NFS

Dan Merillat (Dan.Merillat@ao.net)
Tue, 5 Mar 1996 19:25:07 -0500 (EST)


Ok, I have a problem with NFS... I.E. if the nfs server crashes, then
all linux boxes using have to be rebooted to use it again.

client# mount server:/usr/local/other /usr/local/other
client# cd /usr/local/other
client# ls
.....
server# Aiee! ... and dies
client# ls

and the client hangs forever on waiting for disk state.
(should timeout, at least)

Ok, server is back up, I killed the session on client (the shell, ls is
now effectivly toast)

client# mount server:/usr/local/other /usr/local/other
mount: server:/usr/local/other allready mounted or /usr/local/other busy
client# umount /usr/local/other
umount: server:/usr/local/art: device is busy
client# mount -o remount /usr/local/other
aha, sucess!
client# cd /usr/local/other
client# ls
and it hangs.
server _IS_ up.

1) Umount of NFS should allways work, regardless of in use or not.
2) Anything on NFS mounted partitons can get it dropped out from under them,
without hanging the machine (EIO or similar)
3) Remount of NFS partition should re-contact the server and really
re-establish the connection, instead of just returning sucess.

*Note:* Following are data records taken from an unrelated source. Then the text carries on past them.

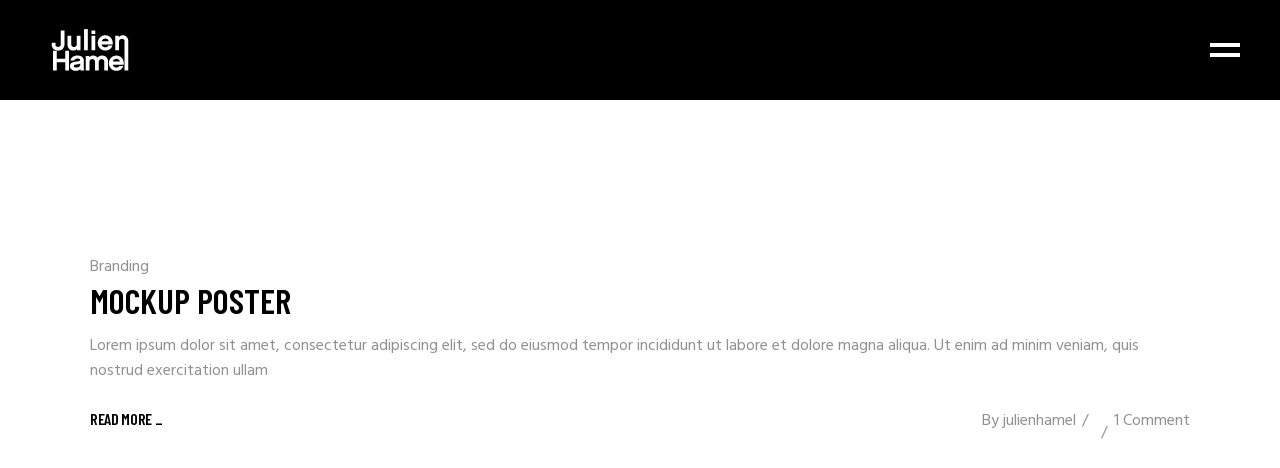

--- FILE ---
content_type: image/svg+xml
request_url: http://julien-hamel.com/wp-content/uploads/2021/12/Sans-titre-2_Plan-de-travail-1.svg
body_size: 1157
content:
<svg xmlns="http://www.w3.org/2000/svg" width="600" height="600" viewBox="0 0 600 600">
  <g>
    <path d="M69.779,265.131V256.94H92.3v8.872c0,8.018,4.947,16.042,16.042,16.042,11.262,0,16.209-8.024,16.209-16.042V183.218h22.524v81.913c0,22.011-15.187,38.734-38.733,38.734S69.779,287.142,69.779,265.131Z"/>
    <path d="M243.38,301.648h-21.5v-8.017A28.819,28.819,0,0,1,199.526,303.7c-20.822,0-34.641-15.528-34.641-38.567V213.76H187.41v51.371c0,4.947,1.7,17.231,16.382,17.231,10.067,0,17.064-7.5,17.064-17.231V213.76H243.38Z"/>
    <path d="M286.949,301.648H264.418V174.68h22.531Z"/>
    <path d="M330.83,204.207H308.3V183.218H330.83Zm0,97.441H308.3V213.76H330.83Z"/>
    <path d="M369.584,266.493c2.9,10.755,11.436,17.4,22.018,17.4,7.51,0,14.847-3.238,18.6-10.234h24.06c-5.113,17.918-20.648,30.035-42.492,30.035-24.74,0-45.048-20.482-45.048-45.91s20.308-46.244,45.048-46.244c25.943,0,47.446,20.134,44.2,54.949Zm44.028-18.432c-2.731-10.234-11.262-16.723-22.01-16.723-10.241,0-18.433,6.489-21.677,16.723Z"/>
    <path d="M530.221,423.271H507.669l.028-172.987c0-5.12-1.528-17.411-16.383-17.411-10.067,0-17.063,7.511-17.063,17.411v51.364H451.727V213.76h21.5v8.532a29.007,29.007,0,0,1,22.7-10.748c20.648,0,34.293,15.528,34.293,38.74Z"/>
  </g>
  <g>
    <path d="M173.535,423.271H151v-50h-50.51v50H77.8V304.841h22.7v47.438H151V304.841h22.531Z"/>
    <path d="M242.366,415.079c-5.8,6.142-14.674,9.9-26.964,9.9-18.6,0-35.67-9.386-35.67-28.5,0-19.8,16.557-24.915,36.01-26.624,14.674-1.369,25.088-3.071,25.088-10.241,0-4.606-5.975-8.358-16.042-8.358-8.018,0-17.237,3.578-19.287,11.089H182.977c2.216-16.723,18.258-29.181,41.3-29.181,35.669,0,38.4,23.039,38.4,30.035v45.737a53.463,53.463,0,0,0,2.556,14.333H244.582A31.638,31.638,0,0,1,242.366,415.079Zm-.681-34.127c-4.78,3.071-12.117,4.607-21.337,5.628-11.088,1.195-17.918,3.585-17.918,10.067,0,4.954,5.8,8.365,14.848,8.365,13.485,0,24.407-4.606,24.407-15.875Z"/>
    <path d="M408.457,423.271H385.925V371.907c0-5.121-1.7-17.411-16.382-17.411-10.067,0-17.064,7.51-17.064,17.411v51.364h-22.7V371.907c0-5.121-1.535-17.411-16.382-17.411-9.894,0-16.89,7.51-16.89,17.411v51.364h-22.7V335.383h21.67v8.531a28.521,28.521,0,0,1,22.7-10.748c10.921,0,20.134,4.607,26.283,12.458a33.816,33.816,0,0,1,26.79-12.458c23.552,0,37.2,15.7,37.2,38.741Z"/>
    <path d="M435.837,388.116c2.9,10.755,11.436,17.4,22.017,17.4,7.511,0,14.848-3.237,18.6-10.233h24.06C495.4,413.2,479.865,425.32,458.021,425.32c-24.74,0-45.048-20.481-45.048-45.91s20.308-46.244,45.048-46.244c25.943,0,47.439,20.135,44.2,54.95Zm44.028-18.433c-2.731-10.234-11.262-16.723-22.011-16.723-10.24,0-18.432,6.489-21.676,16.723Z"/>
  </g>
</svg>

I know we have a better NFS client now, but unless this has been fixed in a
newer kernel (the client is a 1.2.10 + aic7xxx patches) it kinda makes
NFS worthless because it can take out a machine.

Also, general timeouts on waiting for disk, and processes waiting on disk
should be killable. (Zombies too...)

Perhaps a syscall - ret_ioerr(int process) would be in order?

How bad would it be to have a process waiting on disk activity to die?
I suppose you would need to put something there to catch the return from
the disk, but that would only eat a buffer -> /dev/null, so thats no biggie
(is it?)

Just some stability issues,
--Dan